- **SELECTED TEXT**:
Wearable sensing technologies are becoming increasingly popular because of their vital contribution to human health, performance, personalized medicine and overall societal impact. The current generation of wearable sensor systems help to monitor health and/or provide clinically relevant data. Those that are commercially available commonly measure a real-time physiological response such as electrophysiological parameters including ECG (electrocardiography), EEG, and EMG another common example is optical sensors which can be used to measure heart rate.
Despite tremendous growth in wearable sensor platforms, there are a limited number of commercially available wearable devices capable of measuring and monitoring levels of biochemical markers present in the human body. One example is the continuous glucose monitoring system (CGM's), which are described as minimally-invasive as the sensing element (mini-needle) is inserted a couple of millimetres underneath the skin.
One of the major challenges for wearable devices is this ability to access areas containing biomarkers within biofluids in a non-clinical ambulatory context, and provide medically relevant measurements of the levels of the target analytes without the need for repeated manual measurement of those parameters which can be expensive and uncomfortable. Microneedles have been developed to penetrate up to 1 millimetre into the skin to interface with dermal interstitial fluid (skin tissue fluid) allowing non-invasive sensing or monitoring of various medically relevant analytes. Some potential applications include glucose monitoring, drug monitoring to assist with appropriate patient dosing as well as single use applications for cancer screening markers.
In a review paper recently published in the journal Sensing and Bio-Sensing Research, as part of the PhD thesis of Julia Madden, who works in the Life Sciences Interface Group at the Tyndall National Institute, the potential to integrate electrochemical sensors on to smart wearable microneedle patches was examined.
PhD researcher,
Life Sciences Interface Group,
Tyndall National Institute.
The paper identified a number of grand challenges that exist for biosensor integration with microneedle platforms, and explored previous research conducted on skin interstitial fluid to determine which of the significant biomarkers are present, how their concentrations relate to those in other biofluids, and how accessible these could be for monitoring using a minimally invasive wearable microneedle device.
The review article described and analysed the state of the art in terms of which biomarkers are present in the interstitial fluid within the skin tissue, as well as on the application of emerging non-invasive wearable platforms for sampling interstitial fluid. Emphasis was also placed on the microfabrication methods which enable integration of electrochemical biosensors with microneedle-based platforms.
The review concluded that electrochemical based microneedle devices open the possibility for minimally invasive biochemical detection within the interstitial fluid present in the upper layers of human skin, and that these technologies are likely to be part of next-generation wearable sensing systems.
Read more on the research paper here.
The review, which resulted from a collaboration between researchers based in Tyndall and Prof Michael Thompson in University of Toronto further complements current research within Tyndall in the area of smart microneedle diagnostic systems. The publication has emanated from research conducted with the financial support of Science Foundation Ireland under Grant number 12/RC/2289 which is co-funded under the European Regional Development Fund.

- **EXERCISE BRIEF**:
Please copy the microneedle article between "Read more on" and "Regional Development Fund.", inclusive, and swap "collaboration" for "partnership".

- **GIVEN ENTRIES**:
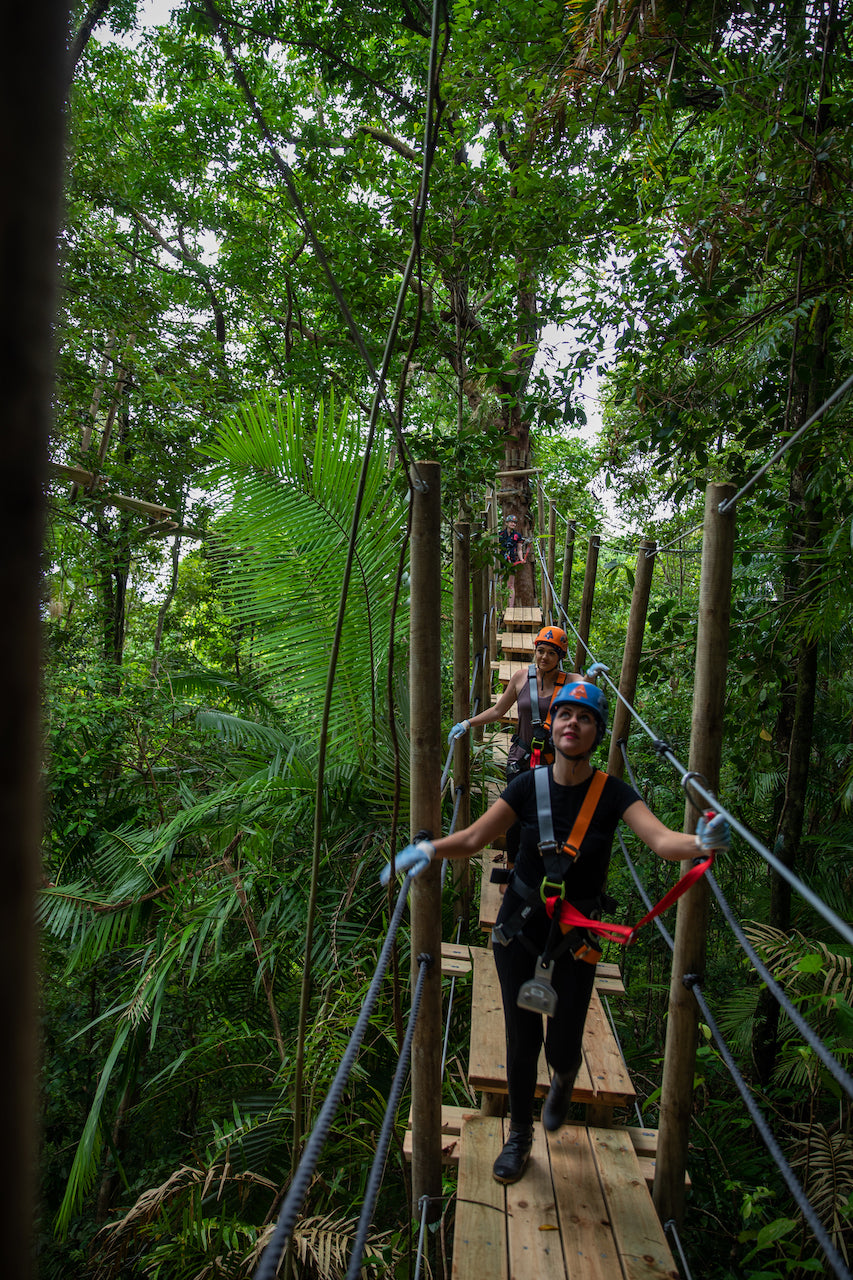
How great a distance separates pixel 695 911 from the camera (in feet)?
6.57

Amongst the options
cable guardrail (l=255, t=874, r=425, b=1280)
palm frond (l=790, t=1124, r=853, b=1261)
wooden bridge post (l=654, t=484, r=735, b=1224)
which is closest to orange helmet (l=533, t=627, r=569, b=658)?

- **RESPONSE FOR THIS EXERCISE**:
Read more on the research paper here.
The review, which resulted from a partnership between researchers based in Tyndall and Prof Michael Thompson in University of Toronto further complements current research within Tyndall in the area of smart microneedle diagnostic systems. The publication has emanated from research conducted with the financial support of Science Foundation Ireland under Grant number 12/RC/2289 which is co-funded under the European Regional Development Fund.